岡山大病院入院棟6階の消化管・肝胆膵外科ナースステーション。私はICUを出た直後はステーションに一番近い個室にいたが、1カ月足らずで4人部屋に移った

 2008年5月23日に受けたIVR(血管内手術)による肝静脈バルーン(風船)カテーテル拡張術の効果は、たちまち体で感じた。

 手術翌日から3000ミリリットル以上の尿量があった。それまで利尿剤を服用して1500ミリリットル前後だったのが2倍に増えた。血流がよくなり、血管が水分を引き込む力を取り戻したのに違いない。

 腹水で膨らんでいたおなかがみるみるへこんでいく。トイレが頻回になったものの、うれしい悲鳴だ。

 肝機能を示すAST/ALT/総ビリルビンの血液検査値をみても、5月19日は99/234/1・78とかなり厳しい値だったが、術後3日目の同26日には33/81/1・36に改善。さらに6月3日には26/34/0・97とほぼ正常値になった。

 岡山大病院肝移植チームのチーフ八木孝仁医師( 肝胆膵 ( かんたんすい ) 外科長)も吉田龍一医師も、「本当によかった」と何度も喜んでくれた。

 6月11日。IVR治療室で再びバルーンカテーテルによる肝静脈拡張術を受けた。初回で十分効果はあったのだが、さらに3時間かけて念入りに 狭窄 ( きょうさく ) 部を広げてもらった。

 3月18日の移植手術から3カ月経過。やっと退院が見えてきた。まだ右脇腹には胆管チューブが入ったまま。クランプ(締め具で固定)して排出を止めてあるので、退院後は自分でガーゼ交換して周囲を消毒してやればよい。胆道系は合併症が起きやすいため、チューブを抜くのが最後になる場合が多い。

 一番の心配は今後の肝静脈の状態だった。ムンテラ(ムントテラピー=患者との対話による治療)をお願いした。狭窄の原因は血管が「ぞうきんを絞るように」ねじれてしまったこと。339グラムだったグラフト(移植片)が3倍以上に大きく再生する過程で、予想を超えてぐるぐる回転してしまったらしい。

 必死に頑張ったグラフトを責めるわけにはいかない。2度のバルーン拡張で肝静脈は順調に流れ始めたが、ねじれが解消できたわけではない。圧力に耐えられず、再び狭窄してしまう可能性を否定できない。

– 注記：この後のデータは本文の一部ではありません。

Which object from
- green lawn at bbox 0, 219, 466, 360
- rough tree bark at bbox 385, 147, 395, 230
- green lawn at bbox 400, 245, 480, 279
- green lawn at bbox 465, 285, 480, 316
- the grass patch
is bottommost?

 吉田医師は「いきなり100点を目指さない方がいい」とアドバイスしてくれた。今まで顕著な拒絶反応はなく、感染症も回避できている。危険な再手術にかけるより、ある程度腹水とつき合いながら、良好な肝機能を保っていくのがベターな選択というわけだ。

 もう一つ。 NASH ( ナッシュ ) (非アルコール性脂肪肝炎=連載第10回参照)は再発の可能性があることを 釘 ( くぎ ) を刺された。NASHの機序についてはまだ分からないことが多いが、2型糖尿病と同様、全身の病気と考えねばならない。肝臓が生まれ変わっても、「無罪放免」と油断はできないのだ。

 とまれ6月29日、退院日を迎えた。「冬来りなば春遠からじ」と耐え忍んだ季節は巡り、窓外は 陽炎 ( かげろう ) が立ち上っている。


メモ

 冬来りなば春遠からじ 英国の詩人パーシー・ビッシュ・シェリー(1792~1822年)の「西風に寄せる歌(Ode to the West Wind)」を締めくくる句(If winter comes,can spring be far behind?)の邦訳。原詩は5節から成る。シェリーはイタリア・フィレンツェ近郊に滞在中の1819年秋、西風が雲を集めて激しい嵐をもたらす様子を観察し、この詩作を構想したという。
※登場する人物・団体は掲載時の情報です。